Christ and his church have had an enormous influence. And if only we were out and out for Jesus Christ in the fullness of our commitment, then we would have far more influence than we do.
So, away with pessimism, and away also with blind optimism, as if we thought utopia was around the corner. No, Christians are sober-minded, biblical realists, who have a balanced doctrine of creation for redemption and consummation. We are not powerless. I’m afraid what we are, rather, is often lazy and shortsighted and unbelieving and disobedient to the commission of Jesus.
Beyond Mere Survival
To many of us, the verses of Matthew 5 are becoming increasingly familiar. We see their great importance today, and we begin to look at them again. In the Sermon on the Mount, Jesus proclaims, in verse 13: “You are the salt of the earth.” Verse 14: “You are the light of the world.” Verse 16: “Let your light so shine before men that they may see your good works and glorify your Father, which is in heaven” (ERV).
In both these metaphors of the salt and the light, Jesus teaches about the responsibility of Christians in a non-Christian, or sub-Christian, or post-Christian society. He emphasizes the difference between Christians and non-Christians, between the church and the world, and he emphasizes the influences Christians ought to have on the non-Christian environment. The distinction between the two is clear. The world, he says, is like rotting meat. But you are to be the world’s salt. The world is like a dark night, but you are to be the world’s light. This is the fundamental difference between the Christian and the non-Christian, the church and the world.
Then he goes on from the distinction to the influence. Like salt in putrefying meat, Christians are to hinder social decay. Like light in the prevailing darkness, Christians are to illumine society and show it a better way. It’s very important to grasp these two stages in the teaching of Jesus. Most Christians accept that there is a distinction between the Christian and the non-Christian, between the church and the world. God’s new society, the church, is as different from the old society as salt from rotting meat and as light from darkness.

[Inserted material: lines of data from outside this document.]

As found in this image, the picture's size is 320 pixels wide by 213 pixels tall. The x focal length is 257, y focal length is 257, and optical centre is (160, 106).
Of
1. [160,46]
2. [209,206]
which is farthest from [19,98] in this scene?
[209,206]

But there are too many people who stop there; too many people whose whole preoccupation is with survival—that is, maintaining the distinction. The salt must retain its saltiness, they say. It must not become contaminated. The light must retain its brightness. It must not be smothered by the darkness. That is true. But that is merely survival. Salt and light are not just a bit different from their environment. They are to have a powerful influence on their environment. The salt is to be rubbed into the meat in order to stop the rot. The light is to shine into the darkness. It is to be set upon a lamp stand, and it is to give light to the environment. That is an influence on the environment quite different from mere survival.